2. Couch
I was probably 16 or 17 when we went to go see the Laughing Hyenas play at a house party in Ann Arbor. I was always trying to find kind the crazier, weirder punk music – I remember ordering Alice Donut record from Alternative Tentacles just because there was an ad in Thrasher that said ‘New York’s weirdest!’ or something. Laughing Hyenas weren’t like a regular punk band, so we went to see them. Laughing Hyenas were the biggest band in Ann Arbor at that time, so it was just crazy, packed with skaters, punks, freaks, weirdos and hippies. There were way too many people in this tiny basement. This is where I would see a lot of people who ended up becoming friends. There was a crust punk guy named John Rastafari, who was guarding the furnace, and there were people guarding the Laughing Hyenas because there were just so many kids in there, and everyone’s just pushing and freaking out. There was this band opening called Couch that none of us knew, and who didn’t have a record out yet. I remember the first thing I noticed was they were all wearing suits, and one guy walks by carrying a keytar. They were about 10 years older than us and had these nerdy glasses, and then they just started freaking out.

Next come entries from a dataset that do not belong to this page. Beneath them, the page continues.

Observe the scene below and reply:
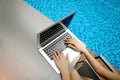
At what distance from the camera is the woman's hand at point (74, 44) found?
3.63 ft

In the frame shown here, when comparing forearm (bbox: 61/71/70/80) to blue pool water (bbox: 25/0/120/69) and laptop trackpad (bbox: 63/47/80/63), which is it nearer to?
laptop trackpad (bbox: 63/47/80/63)

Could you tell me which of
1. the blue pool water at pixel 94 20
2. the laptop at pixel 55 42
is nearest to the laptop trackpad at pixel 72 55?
the laptop at pixel 55 42

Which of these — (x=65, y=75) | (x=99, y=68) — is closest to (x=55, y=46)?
(x=65, y=75)

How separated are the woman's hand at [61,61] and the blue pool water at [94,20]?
1091 millimetres

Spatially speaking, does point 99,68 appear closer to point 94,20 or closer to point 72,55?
point 72,55

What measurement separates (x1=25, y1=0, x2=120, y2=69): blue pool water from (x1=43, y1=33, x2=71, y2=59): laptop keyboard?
3.37 ft

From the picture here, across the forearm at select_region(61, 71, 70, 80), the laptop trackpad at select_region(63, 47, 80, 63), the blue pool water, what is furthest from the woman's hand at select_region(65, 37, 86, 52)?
the blue pool water

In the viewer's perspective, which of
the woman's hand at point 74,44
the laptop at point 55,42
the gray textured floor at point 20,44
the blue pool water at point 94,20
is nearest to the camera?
the gray textured floor at point 20,44

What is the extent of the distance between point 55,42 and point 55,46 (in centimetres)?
3

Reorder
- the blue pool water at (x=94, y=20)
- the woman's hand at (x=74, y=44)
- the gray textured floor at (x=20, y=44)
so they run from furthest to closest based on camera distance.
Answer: the blue pool water at (x=94, y=20), the woman's hand at (x=74, y=44), the gray textured floor at (x=20, y=44)

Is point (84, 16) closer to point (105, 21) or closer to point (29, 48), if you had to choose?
point (105, 21)

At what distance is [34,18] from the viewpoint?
1.18m

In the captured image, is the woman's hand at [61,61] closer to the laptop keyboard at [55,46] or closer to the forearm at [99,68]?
the laptop keyboard at [55,46]

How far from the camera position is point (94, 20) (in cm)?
237
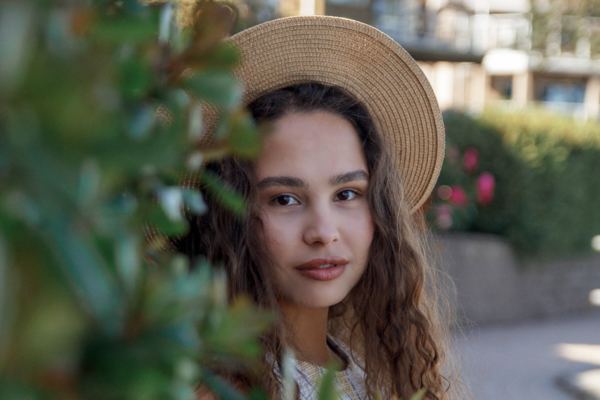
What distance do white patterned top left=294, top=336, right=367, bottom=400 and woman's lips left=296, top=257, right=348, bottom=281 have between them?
0.86ft

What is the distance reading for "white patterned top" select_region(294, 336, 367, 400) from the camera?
1787mm

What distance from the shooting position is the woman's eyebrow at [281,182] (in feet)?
5.70

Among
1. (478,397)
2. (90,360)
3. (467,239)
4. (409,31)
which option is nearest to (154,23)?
(90,360)

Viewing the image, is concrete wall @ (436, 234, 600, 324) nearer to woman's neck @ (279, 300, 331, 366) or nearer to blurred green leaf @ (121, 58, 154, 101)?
woman's neck @ (279, 300, 331, 366)

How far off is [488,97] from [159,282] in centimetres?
Answer: 2635

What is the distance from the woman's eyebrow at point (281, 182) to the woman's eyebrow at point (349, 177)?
0.09 meters

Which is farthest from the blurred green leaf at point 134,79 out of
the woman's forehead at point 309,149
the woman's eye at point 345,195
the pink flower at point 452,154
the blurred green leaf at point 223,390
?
the pink flower at point 452,154

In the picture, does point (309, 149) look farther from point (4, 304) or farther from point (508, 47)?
point (508, 47)

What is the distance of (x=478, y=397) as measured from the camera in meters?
4.45

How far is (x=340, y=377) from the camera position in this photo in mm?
1998

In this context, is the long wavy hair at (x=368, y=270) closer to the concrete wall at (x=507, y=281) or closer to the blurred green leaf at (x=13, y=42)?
the blurred green leaf at (x=13, y=42)

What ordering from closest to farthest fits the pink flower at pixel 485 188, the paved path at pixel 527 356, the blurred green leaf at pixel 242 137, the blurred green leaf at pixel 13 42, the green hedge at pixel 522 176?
the blurred green leaf at pixel 13 42, the blurred green leaf at pixel 242 137, the paved path at pixel 527 356, the pink flower at pixel 485 188, the green hedge at pixel 522 176

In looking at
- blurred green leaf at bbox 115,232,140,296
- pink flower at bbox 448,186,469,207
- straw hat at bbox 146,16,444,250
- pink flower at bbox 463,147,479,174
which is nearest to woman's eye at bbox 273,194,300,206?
straw hat at bbox 146,16,444,250

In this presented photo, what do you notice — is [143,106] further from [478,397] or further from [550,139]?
[550,139]
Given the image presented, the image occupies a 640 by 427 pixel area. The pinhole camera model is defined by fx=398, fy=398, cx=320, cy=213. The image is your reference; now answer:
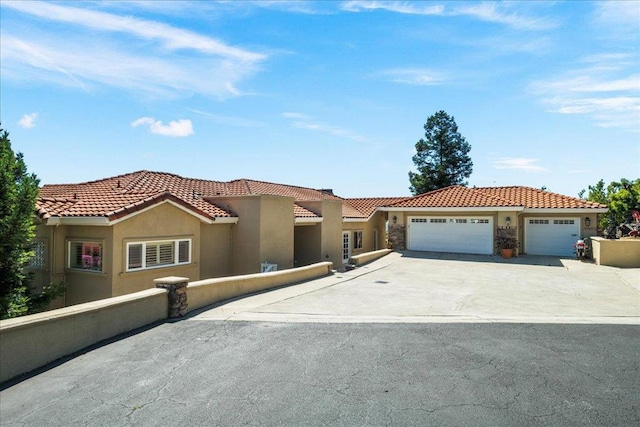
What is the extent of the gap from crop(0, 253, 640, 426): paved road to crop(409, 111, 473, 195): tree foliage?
40.0 metres

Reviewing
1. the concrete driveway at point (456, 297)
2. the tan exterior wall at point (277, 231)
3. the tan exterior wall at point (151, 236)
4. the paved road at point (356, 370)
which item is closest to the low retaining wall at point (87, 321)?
the paved road at point (356, 370)

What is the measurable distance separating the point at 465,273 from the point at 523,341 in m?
10.5

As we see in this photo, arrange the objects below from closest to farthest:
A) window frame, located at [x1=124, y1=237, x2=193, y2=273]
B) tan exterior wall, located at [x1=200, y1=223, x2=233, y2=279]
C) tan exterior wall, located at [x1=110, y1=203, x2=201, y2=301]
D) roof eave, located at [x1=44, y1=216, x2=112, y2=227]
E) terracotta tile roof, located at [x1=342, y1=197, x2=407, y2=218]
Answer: roof eave, located at [x1=44, y1=216, x2=112, y2=227], tan exterior wall, located at [x1=110, y1=203, x2=201, y2=301], window frame, located at [x1=124, y1=237, x2=193, y2=273], tan exterior wall, located at [x1=200, y1=223, x2=233, y2=279], terracotta tile roof, located at [x1=342, y1=197, x2=407, y2=218]

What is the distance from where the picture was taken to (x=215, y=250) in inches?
650

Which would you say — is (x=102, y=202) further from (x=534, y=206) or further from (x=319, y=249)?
(x=534, y=206)

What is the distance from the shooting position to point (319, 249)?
68.6ft

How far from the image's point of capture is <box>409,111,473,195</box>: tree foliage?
166 ft

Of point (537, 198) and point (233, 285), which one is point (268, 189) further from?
point (537, 198)

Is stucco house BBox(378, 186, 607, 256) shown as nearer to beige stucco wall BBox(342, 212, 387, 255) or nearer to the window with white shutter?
beige stucco wall BBox(342, 212, 387, 255)

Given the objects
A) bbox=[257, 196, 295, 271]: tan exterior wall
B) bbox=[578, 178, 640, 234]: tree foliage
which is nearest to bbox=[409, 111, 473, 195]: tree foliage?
bbox=[578, 178, 640, 234]: tree foliage

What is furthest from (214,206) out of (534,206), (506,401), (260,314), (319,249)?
(534,206)

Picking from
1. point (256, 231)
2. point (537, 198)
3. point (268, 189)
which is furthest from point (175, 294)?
point (537, 198)

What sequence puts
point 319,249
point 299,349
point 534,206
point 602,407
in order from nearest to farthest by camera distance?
point 602,407, point 299,349, point 319,249, point 534,206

A couple of months later, I went to Schoolkids [records] in Ann Arbor, and saw they had a 7" of this band Couch. I wondered how this band could even have a record out, but I bought it and remembered a couple of things from the show, I’m like, these are songs?!
Did you come out kind of feeling like the world and changed? Was it one of those shows?

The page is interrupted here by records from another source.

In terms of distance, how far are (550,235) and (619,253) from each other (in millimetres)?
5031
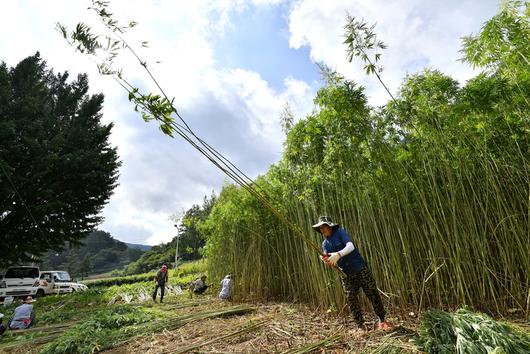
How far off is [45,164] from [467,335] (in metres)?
12.3

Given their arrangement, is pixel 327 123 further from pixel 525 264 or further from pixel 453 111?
pixel 525 264

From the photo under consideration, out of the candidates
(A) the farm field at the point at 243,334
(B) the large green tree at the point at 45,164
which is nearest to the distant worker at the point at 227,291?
(A) the farm field at the point at 243,334

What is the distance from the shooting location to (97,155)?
12.0 meters

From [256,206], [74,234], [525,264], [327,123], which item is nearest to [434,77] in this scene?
[327,123]

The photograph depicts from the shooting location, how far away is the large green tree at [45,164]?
10062 millimetres

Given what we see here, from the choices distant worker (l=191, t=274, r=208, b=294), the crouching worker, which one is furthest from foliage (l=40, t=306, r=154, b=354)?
distant worker (l=191, t=274, r=208, b=294)

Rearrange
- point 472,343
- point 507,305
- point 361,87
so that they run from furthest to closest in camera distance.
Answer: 1. point 361,87
2. point 507,305
3. point 472,343

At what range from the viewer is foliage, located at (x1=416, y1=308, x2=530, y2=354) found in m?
2.04

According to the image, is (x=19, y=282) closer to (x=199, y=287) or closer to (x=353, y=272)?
(x=199, y=287)

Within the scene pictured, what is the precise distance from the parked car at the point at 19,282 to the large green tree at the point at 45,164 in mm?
473

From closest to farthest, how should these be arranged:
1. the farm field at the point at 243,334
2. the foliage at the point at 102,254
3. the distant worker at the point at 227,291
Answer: the farm field at the point at 243,334, the distant worker at the point at 227,291, the foliage at the point at 102,254

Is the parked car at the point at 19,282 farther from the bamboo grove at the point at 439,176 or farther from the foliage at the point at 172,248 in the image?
the foliage at the point at 172,248

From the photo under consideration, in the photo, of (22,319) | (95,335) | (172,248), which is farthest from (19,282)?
(172,248)

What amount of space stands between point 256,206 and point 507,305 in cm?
476
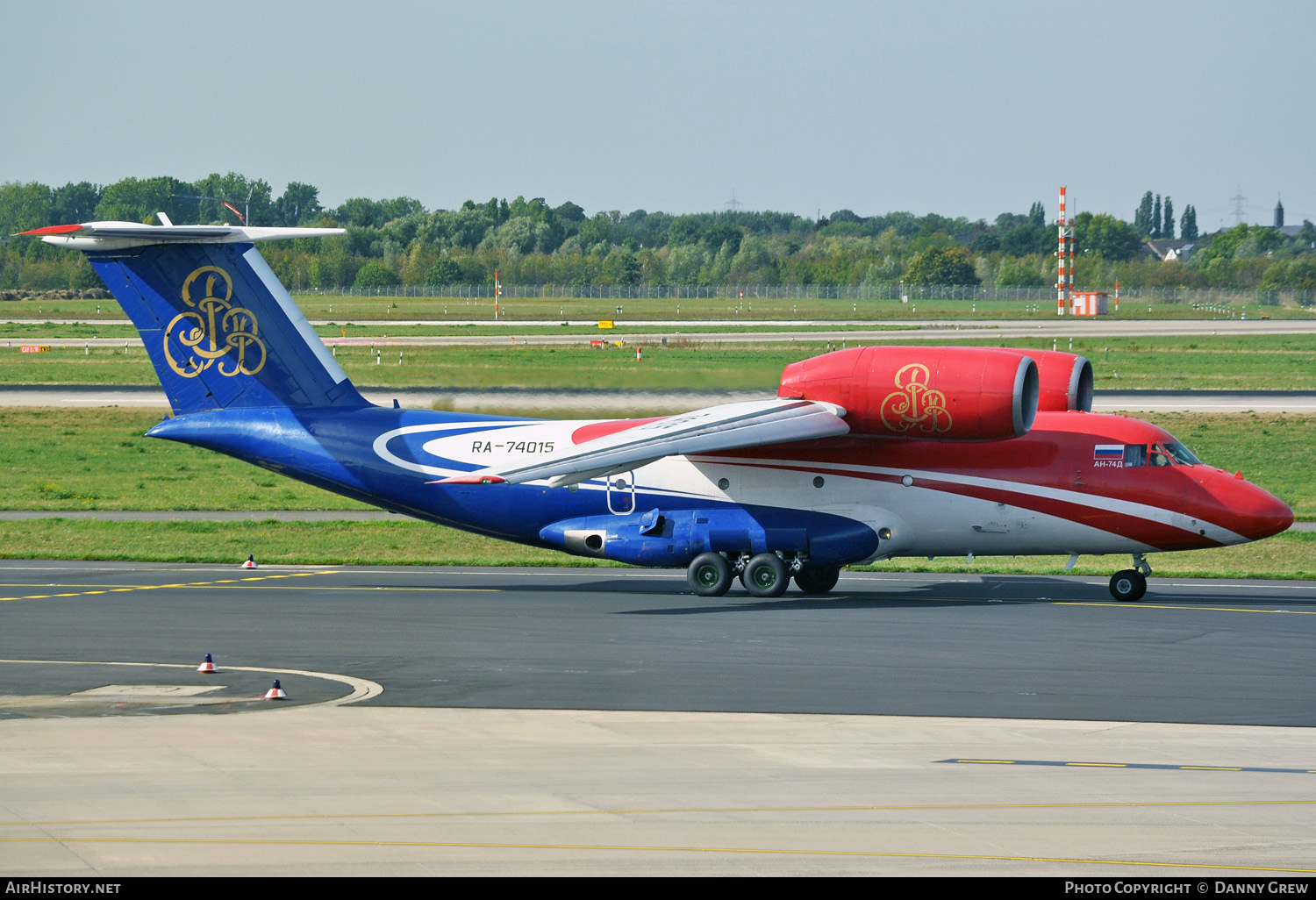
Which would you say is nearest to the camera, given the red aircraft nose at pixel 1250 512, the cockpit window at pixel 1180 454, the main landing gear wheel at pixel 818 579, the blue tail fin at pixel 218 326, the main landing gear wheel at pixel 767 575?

Yeah, absolutely. We would have these little gigs – my friends’ band Brown Hornet would play at a golf course in my hometown every other Friday night, but it was just 15 kids or something. This was a whole other world, you know? Me and my buddy Justin had a band called Galen, and after the Couch show we were like, ‘we don’t play chords anymore’. Justin restringed his guitar, so he couldn’t play normally and made up his own special tuning.
I ended up joining Couch in 1995 and going on a west coast tour with them as their drummer. I got to play gigs with all my favourite bands, like Caroliner and the Icky Boyfriends. It was the first tour I’d been on that wasn’t just a long weekend – I think it was 3 weeks. One of the funnest times ever. I was 18 at the time so a couple of gigs got cancelled because the venue found out I was underage. Jim Magas and Pete Larson from Couch kind of became my underground music mentors, turning me on to Bananafish Magazine, Japanese noise and RRR and Chocolate Monk, Blackjack Records… I remember Pete said: “Ya just send a tape of you vacuuming the carpet and Chocolate Monk will put it out!”